There are more examples of food synergy that you may be familiar with, from a 2009 research article in the American Journal of Clinical Nutrition[*]:

  • Tomato consumption had a greater effect on prostate tissue than lycopene alone.
  • Whole pomegranates and broccoli had greater antiproliferative and in vitro chemical effects than did some of their individual constituents.
  • Drug-induced mammary tumor incidence was reduced by apples in a rat model, more so by using the whole apple than the flesh only.

Are organ supplements just as good as eating the organ itself?

The above may leave you wondering if an organ supplement is then just as good as eating the organ itself. Nutrition scientist Chris Masterjohn, PhD made an informative video in response to the question “Are liver supplements just as good as liver?”. Briefly, his advice is: take both. 

Organ supplements are primarily intended for people who do not eat organ meat. But there are also benefits to taking small doses of organ meat daily. According to Chris, the most ideal scenario is a consumption of 10 to 20 grams of liver per day. The reason is because you get a much better B12 status if you eat a small dose of liver every day, rather than once a week. But eating liver from day to day is not feasible for many people. This is where a liver supplement (or any other organ supplement) comes in. The supplement allows people who don’t eat organ meats very often to get the nutrients in small doses every day. 

You can watch Chris’s nuanced answer here

How to get more organ meats into your diet

If you’re not so adventurous and the idea of eating a heart, kidney or liver creeps you out, an organ supplement is the easiest step to include more organ meats into your diet. 

Nordic Kings offers 100% grass-fed, organic organ supplements sourced from Swedish cattle. Our products are completely free of growth hormones, pesticides and antibiotics. Free from fillers and additives such as flow agents, binders, magnesium silicate and all similar additives. In addition, our organ supplements are 100% freeze-dried, which unlike traditional heat drying, preserves the important heat-sensitive vitamins, minerals and co-factors that make organ meat the amazing superfood it truly is. 

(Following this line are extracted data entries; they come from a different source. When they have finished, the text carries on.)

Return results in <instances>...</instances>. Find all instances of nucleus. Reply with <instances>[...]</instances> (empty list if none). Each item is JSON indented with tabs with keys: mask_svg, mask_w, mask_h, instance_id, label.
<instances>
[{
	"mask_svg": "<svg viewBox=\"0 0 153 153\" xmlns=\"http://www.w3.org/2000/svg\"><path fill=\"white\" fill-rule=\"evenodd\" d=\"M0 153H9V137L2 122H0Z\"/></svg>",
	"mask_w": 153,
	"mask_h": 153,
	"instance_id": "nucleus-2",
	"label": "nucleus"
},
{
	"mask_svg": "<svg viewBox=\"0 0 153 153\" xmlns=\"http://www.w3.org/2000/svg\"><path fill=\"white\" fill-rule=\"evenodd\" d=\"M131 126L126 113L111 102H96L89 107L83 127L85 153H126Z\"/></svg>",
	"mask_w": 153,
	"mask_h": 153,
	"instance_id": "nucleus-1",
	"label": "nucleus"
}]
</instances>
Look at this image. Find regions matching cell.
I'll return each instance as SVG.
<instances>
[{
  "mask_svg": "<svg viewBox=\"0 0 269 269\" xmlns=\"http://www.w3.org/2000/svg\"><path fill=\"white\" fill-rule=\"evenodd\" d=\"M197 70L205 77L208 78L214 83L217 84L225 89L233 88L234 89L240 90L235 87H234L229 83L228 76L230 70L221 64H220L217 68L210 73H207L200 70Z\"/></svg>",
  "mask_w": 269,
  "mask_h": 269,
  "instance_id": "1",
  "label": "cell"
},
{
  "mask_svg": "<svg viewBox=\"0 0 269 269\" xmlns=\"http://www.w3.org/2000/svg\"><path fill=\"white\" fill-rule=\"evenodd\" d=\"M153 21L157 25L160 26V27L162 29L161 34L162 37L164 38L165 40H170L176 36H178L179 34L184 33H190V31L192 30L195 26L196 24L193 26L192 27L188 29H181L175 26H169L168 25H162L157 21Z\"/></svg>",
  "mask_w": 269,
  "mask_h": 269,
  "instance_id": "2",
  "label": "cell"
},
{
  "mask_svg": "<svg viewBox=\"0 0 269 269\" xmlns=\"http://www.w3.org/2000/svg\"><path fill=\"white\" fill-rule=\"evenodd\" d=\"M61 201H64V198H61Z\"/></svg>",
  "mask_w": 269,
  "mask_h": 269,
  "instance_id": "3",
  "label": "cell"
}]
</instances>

100% grass-fed organic organ supplements from Nordic Kings

However, besides organ supplements there are other approachable ways to eat organ meat. Liver pate or sausage may be something you remember from your childhood and has a creamy accessible taste. Perhaps your local butcher sells a farm pate with nuts, cranberries or garlic. Or you could make one yourself at home. Like this rustic liver pate recipe with bacon around it.

Another thing you can do is ask your butcher to mix organ meats with minced meat, so you can make meatballs (like these Turkish – hidden liver – meatballs with cacik) or a meatloaf (see a recipe with heart, kidney, liver and ground beef here). We can assure you that you will hardly notice the difference.